Java HashMap源代码分析及简单实现

HashMap

HashMap permits null key and null value, HashMap is equivalent to HashTabel except it is unsynchronized and permits nulls. Iteration over collection views requires time proportional to the “capacity” of the HashMap instance (the number of buckets) plus its size (the number of key-value mappings).
An instance of HashMap has two parameters that affect its performance: initial capacity and load factor. The capacity is the number of buckets in the hash table.The load factor is a measure of how full the hash table is allowed to get before its capacity is automatically increased. Thus, it’s very important not to set the initial capacity too high (or the load factor too low) if iteration performance is important.

Changes in JDK 1.8:The principal idea is that once the number of items in a hash bucket grows beyond a certain threshold, that bucket will switch from using a linked list of entries to a balanced tree. In the case of high hash collisions, this will improve worst-case performance from O(n) to O(log n).This technique has already been implemented in the latest version of the java.util.concurrent.ConcurrentHashMap class, which is also slated for inclusion in JDK 8 as part of JEP 155. Portions of that code will be re-used to implement the same idea in the HashMap and LinkedHashMap classes. Only the implementations will be changed; no interfaces or specifications will be modified. Some user-visible behaviors, such as iteration order, will change within the bounds of their current specifications.

1
2
3
4
5
6
7
8
9
//constructors
HashMap()
//Constructs an empty HashMap with the default initial capacity (16) and the default load factor (0.75).
HashMap(int initialCapacity)
//Constructs an empty HashMap with the specified initial capacity and the default load factor (0.75).
HashMap(int initialCapacity, float loadFactor)
//Constructs an empty HashMap with the specified initial capacity and load factor.
HashMap(Map<? extends K,? extends V> m)
//Constructs a new HashMap with the same mappings as the specified Map.

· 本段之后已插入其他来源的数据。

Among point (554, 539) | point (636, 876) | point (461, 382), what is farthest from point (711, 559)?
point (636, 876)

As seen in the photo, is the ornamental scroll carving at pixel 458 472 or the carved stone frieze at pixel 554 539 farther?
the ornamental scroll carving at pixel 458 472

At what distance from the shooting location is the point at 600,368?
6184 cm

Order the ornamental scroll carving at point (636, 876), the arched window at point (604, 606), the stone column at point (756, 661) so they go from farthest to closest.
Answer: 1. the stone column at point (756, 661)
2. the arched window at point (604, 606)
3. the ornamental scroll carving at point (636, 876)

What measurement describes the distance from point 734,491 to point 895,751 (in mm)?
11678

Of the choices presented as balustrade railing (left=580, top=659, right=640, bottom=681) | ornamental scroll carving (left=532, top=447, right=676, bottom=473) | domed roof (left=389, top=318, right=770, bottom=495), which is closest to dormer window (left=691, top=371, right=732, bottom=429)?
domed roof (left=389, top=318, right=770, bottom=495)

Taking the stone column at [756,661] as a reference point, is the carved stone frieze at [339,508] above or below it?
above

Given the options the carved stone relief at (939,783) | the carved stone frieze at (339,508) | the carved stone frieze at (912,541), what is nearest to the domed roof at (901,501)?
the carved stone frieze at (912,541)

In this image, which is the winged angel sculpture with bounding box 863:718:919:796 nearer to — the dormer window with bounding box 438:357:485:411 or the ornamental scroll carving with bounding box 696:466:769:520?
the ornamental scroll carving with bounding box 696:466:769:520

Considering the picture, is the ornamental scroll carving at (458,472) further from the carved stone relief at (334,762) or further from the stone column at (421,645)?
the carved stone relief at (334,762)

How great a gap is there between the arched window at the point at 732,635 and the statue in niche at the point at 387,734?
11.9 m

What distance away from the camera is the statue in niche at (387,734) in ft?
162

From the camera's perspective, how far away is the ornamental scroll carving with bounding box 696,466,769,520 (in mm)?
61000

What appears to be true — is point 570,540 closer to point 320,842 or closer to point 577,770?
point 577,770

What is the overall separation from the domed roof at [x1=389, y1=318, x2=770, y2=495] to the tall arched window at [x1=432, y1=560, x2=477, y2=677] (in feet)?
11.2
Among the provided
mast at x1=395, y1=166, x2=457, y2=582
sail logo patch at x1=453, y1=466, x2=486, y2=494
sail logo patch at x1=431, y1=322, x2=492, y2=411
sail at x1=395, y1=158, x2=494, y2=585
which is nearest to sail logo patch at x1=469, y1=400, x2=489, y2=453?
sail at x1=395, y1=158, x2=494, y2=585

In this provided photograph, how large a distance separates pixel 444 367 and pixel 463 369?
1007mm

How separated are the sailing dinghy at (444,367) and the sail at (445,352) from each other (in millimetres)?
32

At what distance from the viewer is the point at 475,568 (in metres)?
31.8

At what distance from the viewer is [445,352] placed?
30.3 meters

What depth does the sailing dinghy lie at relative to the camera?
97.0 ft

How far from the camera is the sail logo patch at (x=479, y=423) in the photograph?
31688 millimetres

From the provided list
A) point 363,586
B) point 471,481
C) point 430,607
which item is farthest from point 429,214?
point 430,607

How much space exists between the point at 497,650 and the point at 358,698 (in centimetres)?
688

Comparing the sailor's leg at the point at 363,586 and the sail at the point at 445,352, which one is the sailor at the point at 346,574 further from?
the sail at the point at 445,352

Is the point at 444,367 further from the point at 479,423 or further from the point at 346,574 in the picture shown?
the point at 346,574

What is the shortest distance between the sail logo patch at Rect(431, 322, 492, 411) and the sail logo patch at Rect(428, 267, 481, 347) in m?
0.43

HashMap通过维护一个哈希表来存取元素,存取元素的平均时间复杂度都为为O(1)。存取键值对数据时,首先对键值的hashCode()函数返回的int型哈希值进行移位和异或操作,这样做可以尽可能地让键的哈希值分散;然后,得到的哈希值与HashMap数组长度-1的值进行与操作,由于HashMap中哈希表的长度总是2的整数倍,相与的结果在0-数组长度-1之间。

如果多个键值得到相同的哈希值,那么根据键的equals()方法判断桶中的元素是否是同一个元素,同一个桶内的不同元素以拉链的形式连在一起。从jdk1.8开始,如果哈希表table的容量超过(默认64)并且其中一个桶中entry的数量超过TREEIFY_THRESHOLD(默认8),那么这个桶中的entries将使用红黑树结构实现。

影响HashMap性能的两个参数是装载因子和容量,装载因子表示HashMap中键值对的装满程度,它等于键值对个数与桶的个数的比值,容量表示HashMap中桶的个数。容量越大,装载因子越小那么由键值对映射到哈希表时冲突的可能性越小,HashMap的性能越高,但是空间浪费会比较多。HashMap默认桶的个数是16,装载因子0.75.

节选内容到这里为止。